[Start]

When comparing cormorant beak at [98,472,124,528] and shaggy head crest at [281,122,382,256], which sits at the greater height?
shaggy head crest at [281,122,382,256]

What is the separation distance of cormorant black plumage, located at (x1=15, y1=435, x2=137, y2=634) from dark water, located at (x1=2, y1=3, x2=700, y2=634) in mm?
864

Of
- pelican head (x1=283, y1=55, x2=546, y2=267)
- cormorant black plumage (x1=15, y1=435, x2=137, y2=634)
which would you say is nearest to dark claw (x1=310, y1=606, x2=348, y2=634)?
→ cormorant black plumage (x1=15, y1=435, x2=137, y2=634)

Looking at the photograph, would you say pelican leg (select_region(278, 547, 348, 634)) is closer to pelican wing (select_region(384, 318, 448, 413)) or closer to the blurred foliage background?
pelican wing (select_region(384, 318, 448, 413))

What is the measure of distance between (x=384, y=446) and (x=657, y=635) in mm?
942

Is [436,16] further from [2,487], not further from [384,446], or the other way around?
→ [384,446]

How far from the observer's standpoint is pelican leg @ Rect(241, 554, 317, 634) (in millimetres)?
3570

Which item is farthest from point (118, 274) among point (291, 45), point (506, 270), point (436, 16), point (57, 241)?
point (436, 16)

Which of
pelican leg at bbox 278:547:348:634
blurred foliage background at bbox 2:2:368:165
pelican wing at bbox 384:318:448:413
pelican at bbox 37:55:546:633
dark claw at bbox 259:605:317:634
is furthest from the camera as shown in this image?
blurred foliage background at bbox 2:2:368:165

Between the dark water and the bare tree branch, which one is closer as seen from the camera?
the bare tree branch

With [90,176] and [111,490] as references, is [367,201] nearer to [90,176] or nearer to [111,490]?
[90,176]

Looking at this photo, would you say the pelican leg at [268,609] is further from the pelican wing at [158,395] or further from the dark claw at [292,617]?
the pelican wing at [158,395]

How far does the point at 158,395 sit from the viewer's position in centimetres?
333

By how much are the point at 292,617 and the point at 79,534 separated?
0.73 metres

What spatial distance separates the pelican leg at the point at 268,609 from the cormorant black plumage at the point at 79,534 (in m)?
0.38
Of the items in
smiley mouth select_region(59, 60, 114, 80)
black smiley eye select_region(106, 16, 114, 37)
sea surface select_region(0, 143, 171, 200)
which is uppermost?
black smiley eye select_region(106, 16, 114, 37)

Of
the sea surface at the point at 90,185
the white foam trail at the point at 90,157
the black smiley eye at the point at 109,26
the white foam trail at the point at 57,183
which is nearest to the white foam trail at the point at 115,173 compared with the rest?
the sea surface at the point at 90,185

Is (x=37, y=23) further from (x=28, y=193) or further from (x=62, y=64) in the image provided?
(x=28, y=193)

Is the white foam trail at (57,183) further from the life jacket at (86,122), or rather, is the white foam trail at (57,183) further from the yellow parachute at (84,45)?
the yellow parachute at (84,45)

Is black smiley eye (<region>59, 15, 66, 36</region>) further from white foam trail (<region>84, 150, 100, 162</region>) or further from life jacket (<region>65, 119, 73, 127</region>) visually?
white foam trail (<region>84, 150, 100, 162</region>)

[End]

TASK DIRECTIONS:
Render every line of the listing above as a JSON array of strings, one string per line, with blank lines omitted.

ANSWER TO THIS TASK:
[
  "When comparing cormorant beak at [98,472,124,528] and shaggy head crest at [281,122,382,256], which sits at the greater height?",
  "shaggy head crest at [281,122,382,256]",
  "What is the separation distance of cormorant black plumage, located at (x1=15, y1=435, x2=137, y2=634) from dark water, located at (x1=2, y1=3, x2=700, y2=634) in mm?",
  "864",
  "Of",
  "- pelican head (x1=283, y1=55, x2=546, y2=267)",
  "- cormorant black plumage (x1=15, y1=435, x2=137, y2=634)",
  "which would you say is nearest to dark claw (x1=310, y1=606, x2=348, y2=634)?",
  "→ cormorant black plumage (x1=15, y1=435, x2=137, y2=634)",
  "Looking at the photograph, would you say pelican leg (select_region(278, 547, 348, 634)) is closer to pelican wing (select_region(384, 318, 448, 413)) or closer to the blurred foliage background?",
  "pelican wing (select_region(384, 318, 448, 413))",
  "What is the measure of distance between (x=384, y=446) and (x=657, y=635) in mm?",
  "942",
  "Is [436,16] further from [2,487], not further from [384,446], or the other way around?",
  "→ [384,446]",
  "How far from the observer's standpoint is pelican leg @ Rect(241, 554, 317, 634) (in millimetres)?",
  "3570",
  "Which item is farthest from point (118, 274) among point (291, 45), point (506, 270), point (436, 16), point (57, 241)?",
  "point (436, 16)",
  "Which of",
  "pelican leg at bbox 278:547:348:634",
  "blurred foliage background at bbox 2:2:368:165",
  "pelican wing at bbox 384:318:448:413",
  "pelican at bbox 37:55:546:633",
  "dark claw at bbox 259:605:317:634",
  "is furthest from the camera as shown in this image?",
  "blurred foliage background at bbox 2:2:368:165",
  "Between the dark water and the bare tree branch, which one is closer as seen from the camera?",
  "the bare tree branch",
  "With [90,176] and [111,490] as references, is [367,201] nearer to [90,176] or nearer to [111,490]?",
  "[90,176]",
  "Looking at this photo, would you say the pelican leg at [268,609] is further from the pelican wing at [158,395] or further from the dark claw at [292,617]?",
  "the pelican wing at [158,395]",
  "How far does the point at 158,395 sit from the viewer's position in centimetres?",
  "333",
  "By how much are the point at 292,617 and the point at 79,534 separated?",
  "0.73 metres",
  "What spatial distance separates the pelican leg at the point at 268,609 from the cormorant black plumage at the point at 79,534 (in m)?",
  "0.38",
  "Of the items in",
  "smiley mouth select_region(59, 60, 114, 80)",
  "black smiley eye select_region(106, 16, 114, 37)",
  "sea surface select_region(0, 143, 171, 200)",
  "which is uppermost?",
  "black smiley eye select_region(106, 16, 114, 37)",
  "Of",
  "the sea surface at the point at 90,185",
  "the white foam trail at the point at 90,157",
  "the black smiley eye at the point at 109,26",
  "the white foam trail at the point at 57,183",
  "which is nearest to the white foam trail at the point at 115,173 compared with the rest?",
  "the sea surface at the point at 90,185",
  "Is (x=37, y=23) further from (x=28, y=193) or further from (x=62, y=64) in the image provided?",
  "(x=28, y=193)",
  "Is the white foam trail at (57,183) further from the life jacket at (86,122), or rather, is the white foam trail at (57,183) further from the yellow parachute at (84,45)?",
  "the yellow parachute at (84,45)",
  "Is black smiley eye (<region>59, 15, 66, 36</region>) further from white foam trail (<region>84, 150, 100, 162</region>) or further from life jacket (<region>65, 119, 73, 127</region>) visually?",
  "white foam trail (<region>84, 150, 100, 162</region>)"
]